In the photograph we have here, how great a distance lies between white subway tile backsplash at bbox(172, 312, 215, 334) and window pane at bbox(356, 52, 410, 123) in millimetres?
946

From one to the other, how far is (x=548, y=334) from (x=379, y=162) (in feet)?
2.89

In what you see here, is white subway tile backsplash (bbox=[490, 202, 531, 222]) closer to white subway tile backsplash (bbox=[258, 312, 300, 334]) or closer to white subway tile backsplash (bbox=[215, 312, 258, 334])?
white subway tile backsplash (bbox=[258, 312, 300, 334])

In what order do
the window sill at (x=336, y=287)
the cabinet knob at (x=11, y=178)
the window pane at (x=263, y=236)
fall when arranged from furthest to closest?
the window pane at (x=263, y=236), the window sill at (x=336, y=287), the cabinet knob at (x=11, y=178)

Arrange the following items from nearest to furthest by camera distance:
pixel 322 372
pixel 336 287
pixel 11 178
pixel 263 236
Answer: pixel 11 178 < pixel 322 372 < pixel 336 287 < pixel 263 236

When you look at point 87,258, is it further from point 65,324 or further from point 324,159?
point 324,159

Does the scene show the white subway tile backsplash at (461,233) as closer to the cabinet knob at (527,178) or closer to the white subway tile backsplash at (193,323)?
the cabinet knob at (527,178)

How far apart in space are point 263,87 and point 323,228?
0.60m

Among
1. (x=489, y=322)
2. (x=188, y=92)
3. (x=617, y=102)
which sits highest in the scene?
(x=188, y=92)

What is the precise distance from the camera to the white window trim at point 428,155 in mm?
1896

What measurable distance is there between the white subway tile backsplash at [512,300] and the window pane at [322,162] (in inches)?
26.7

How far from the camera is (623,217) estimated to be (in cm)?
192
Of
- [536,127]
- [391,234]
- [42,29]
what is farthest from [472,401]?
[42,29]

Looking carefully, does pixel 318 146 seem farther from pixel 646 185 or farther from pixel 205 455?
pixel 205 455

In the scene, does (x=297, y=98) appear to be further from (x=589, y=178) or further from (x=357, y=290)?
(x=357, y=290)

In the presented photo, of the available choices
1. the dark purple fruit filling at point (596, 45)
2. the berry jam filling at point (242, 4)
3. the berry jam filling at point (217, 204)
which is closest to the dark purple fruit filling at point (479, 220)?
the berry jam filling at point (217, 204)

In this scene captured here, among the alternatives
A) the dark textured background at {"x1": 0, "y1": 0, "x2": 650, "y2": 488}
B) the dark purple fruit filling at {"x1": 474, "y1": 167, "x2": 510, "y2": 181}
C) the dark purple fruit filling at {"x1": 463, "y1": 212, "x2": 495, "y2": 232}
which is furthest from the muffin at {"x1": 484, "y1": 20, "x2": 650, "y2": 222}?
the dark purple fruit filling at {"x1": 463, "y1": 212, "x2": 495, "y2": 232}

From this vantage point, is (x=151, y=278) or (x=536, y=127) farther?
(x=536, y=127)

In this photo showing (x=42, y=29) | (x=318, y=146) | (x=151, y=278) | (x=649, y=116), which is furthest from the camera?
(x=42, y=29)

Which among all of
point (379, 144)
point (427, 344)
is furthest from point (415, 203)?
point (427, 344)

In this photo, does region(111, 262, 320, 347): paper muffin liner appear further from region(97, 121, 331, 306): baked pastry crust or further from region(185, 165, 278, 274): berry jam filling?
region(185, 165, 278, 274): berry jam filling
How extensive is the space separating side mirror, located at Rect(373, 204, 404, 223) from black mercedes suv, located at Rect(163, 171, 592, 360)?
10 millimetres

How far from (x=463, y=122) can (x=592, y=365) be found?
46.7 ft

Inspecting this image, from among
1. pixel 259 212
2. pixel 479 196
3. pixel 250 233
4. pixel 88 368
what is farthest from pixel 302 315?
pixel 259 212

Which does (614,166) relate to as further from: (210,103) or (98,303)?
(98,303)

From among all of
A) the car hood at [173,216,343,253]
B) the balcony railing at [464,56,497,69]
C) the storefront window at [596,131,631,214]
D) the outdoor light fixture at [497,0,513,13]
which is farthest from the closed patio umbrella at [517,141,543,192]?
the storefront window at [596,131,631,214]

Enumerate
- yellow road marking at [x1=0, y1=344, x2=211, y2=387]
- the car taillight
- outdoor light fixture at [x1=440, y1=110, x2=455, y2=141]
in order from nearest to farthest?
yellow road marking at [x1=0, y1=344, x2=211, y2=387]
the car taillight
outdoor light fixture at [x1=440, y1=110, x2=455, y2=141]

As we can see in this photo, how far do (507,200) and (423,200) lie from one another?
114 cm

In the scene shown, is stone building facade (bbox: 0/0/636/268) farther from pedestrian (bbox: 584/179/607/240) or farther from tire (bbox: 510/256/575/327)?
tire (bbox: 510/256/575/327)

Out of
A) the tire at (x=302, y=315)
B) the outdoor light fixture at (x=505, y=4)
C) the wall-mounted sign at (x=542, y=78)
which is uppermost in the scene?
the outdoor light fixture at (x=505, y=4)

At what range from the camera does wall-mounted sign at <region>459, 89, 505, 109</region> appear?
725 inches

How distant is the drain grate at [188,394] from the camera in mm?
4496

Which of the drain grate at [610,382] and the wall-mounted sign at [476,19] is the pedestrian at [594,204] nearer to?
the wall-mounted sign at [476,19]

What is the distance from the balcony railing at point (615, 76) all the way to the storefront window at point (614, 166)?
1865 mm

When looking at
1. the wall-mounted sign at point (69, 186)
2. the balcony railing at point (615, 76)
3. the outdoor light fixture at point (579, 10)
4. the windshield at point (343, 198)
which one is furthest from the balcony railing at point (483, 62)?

■ Required work: Your task is to output all of the data above word for word.

■ Response to this exercise:
In the photograph we have here, how great a distance lies between white subway tile backsplash at bbox(172, 312, 215, 334) and window pane at bbox(356, 52, 410, 123) in millimetres?
946

From one to the other, how far is (x=548, y=334) from (x=379, y=162) (in feet)?
2.89

In what you see here, is white subway tile backsplash (bbox=[490, 202, 531, 222]) closer to white subway tile backsplash (bbox=[258, 312, 300, 334]) or closer to white subway tile backsplash (bbox=[215, 312, 258, 334])?
white subway tile backsplash (bbox=[258, 312, 300, 334])

In what order do
the window sill at (x=336, y=287)
the cabinet knob at (x=11, y=178)
the window pane at (x=263, y=236)
fall when arranged from furthest to closest?
the window pane at (x=263, y=236), the window sill at (x=336, y=287), the cabinet knob at (x=11, y=178)

Arrange the following items from nearest to furthest by camera distance:
pixel 322 372
pixel 336 287
pixel 11 178
pixel 263 236
Answer: pixel 11 178 < pixel 322 372 < pixel 336 287 < pixel 263 236

When you look at point 87,258, is it further from point 65,324 or further from point 324,159?
point 324,159

Does the scene show the white subway tile backsplash at (461,233) as closer to the cabinet knob at (527,178) or closer to the white subway tile backsplash at (193,323)?
the cabinet knob at (527,178)

How far apart in space are point 263,87 and point 323,228?
0.60m

Among
1. (x=489, y=322)
2. (x=188, y=92)
3. (x=617, y=102)
which sits highest in the scene?
(x=188, y=92)

What is the precise distance from the camera to the white window trim at point 428,155 in mm?
1896

What measurable distance is there between the white subway tile backsplash at [512,300] and the window pane at [322,162] (in inches)?
26.7

How far from the camera is (623,217) estimated to be (in cm)?
192
Of
- [536,127]
- [391,234]
- [42,29]
what is farthest from [472,401]?
[42,29]

Looking carefully, does pixel 318 146 seem farther from pixel 646 185 or farther from pixel 205 455?
pixel 205 455

In the scene, does (x=297, y=98) appear to be further from (x=589, y=178) or further from (x=357, y=290)?
(x=357, y=290)

In the presented photo, of the available choices
1. the dark purple fruit filling at point (596, 45)
2. the berry jam filling at point (242, 4)
3. the berry jam filling at point (217, 204)
which is closest to the dark purple fruit filling at point (479, 220)?
the berry jam filling at point (217, 204)

In this scene captured here, among the alternatives
A) the dark textured background at {"x1": 0, "y1": 0, "x2": 650, "y2": 488}
B) the dark purple fruit filling at {"x1": 474, "y1": 167, "x2": 510, "y2": 181}
C) the dark purple fruit filling at {"x1": 463, "y1": 212, "x2": 495, "y2": 232}
which is furthest from the muffin at {"x1": 484, "y1": 20, "x2": 650, "y2": 222}?
the dark purple fruit filling at {"x1": 463, "y1": 212, "x2": 495, "y2": 232}

From this vantage point, is (x=151, y=278) or (x=536, y=127) farther?
(x=536, y=127)

In this photo showing (x=42, y=29) | (x=318, y=146) | (x=151, y=278) | (x=649, y=116), which is furthest from the camera?
(x=42, y=29)

Which among all of
point (379, 144)
point (427, 344)
is furthest from point (415, 203)?
point (427, 344)

In this photo, does region(111, 262, 320, 347): paper muffin liner appear further from region(97, 121, 331, 306): baked pastry crust or further from region(185, 165, 278, 274): berry jam filling?
region(185, 165, 278, 274): berry jam filling
How extensive is the space separating side mirror, located at Rect(373, 204, 404, 223) from black mercedes suv, located at Rect(163, 171, 592, 360)?
10 millimetres

How far from (x=463, y=122) can (x=592, y=365) be found?
46.7 ft

Inspecting this image, from among
1. pixel 259 212
2. pixel 479 196
3. pixel 250 233
4. pixel 88 368
what is farthest from pixel 302 315?
pixel 259 212

Which does (614,166) relate to as further from: (210,103) or (98,303)?
(98,303)

From among all of
A) the car hood at [173,216,343,253]
B) the balcony railing at [464,56,497,69]
C) the storefront window at [596,131,631,214]
D) the outdoor light fixture at [497,0,513,13]
which is farthest from the closed patio umbrella at [517,141,543,192]?
the storefront window at [596,131,631,214]

Enumerate
- yellow road marking at [x1=0, y1=344, x2=211, y2=387]
- the car taillight
- outdoor light fixture at [x1=440, y1=110, x2=455, y2=141]
in order from nearest to farthest?
yellow road marking at [x1=0, y1=344, x2=211, y2=387]
the car taillight
outdoor light fixture at [x1=440, y1=110, x2=455, y2=141]

As we can see in this photo, how far do (507,200) and (423,200) lie from one another?
114 cm

In the scene shown, is stone building facade (bbox: 0/0/636/268) farther from pedestrian (bbox: 584/179/607/240) or farther from tire (bbox: 510/256/575/327)?
tire (bbox: 510/256/575/327)

Out of
A) the tire at (x=302, y=315)
B) the outdoor light fixture at (x=505, y=4)
C) the wall-mounted sign at (x=542, y=78)
which is uppermost in the scene?
the outdoor light fixture at (x=505, y=4)

At what range from the camera does wall-mounted sign at <region>459, 89, 505, 109</region> appear?
725 inches

How distant is the drain grate at [188,394] from the camera in mm?
4496

Which of the drain grate at [610,382] and the wall-mounted sign at [476,19] is the pedestrian at [594,204] nearer to?
the wall-mounted sign at [476,19]

What is the distance from the balcony railing at point (615, 76) all the way to the storefront window at point (614, 166)?
1865 mm

When looking at
1. the wall-mounted sign at point (69, 186)
2. the balcony railing at point (615, 76)
3. the outdoor light fixture at point (579, 10)
4. the windshield at point (343, 198)
which one is furthest from the balcony railing at point (483, 62)?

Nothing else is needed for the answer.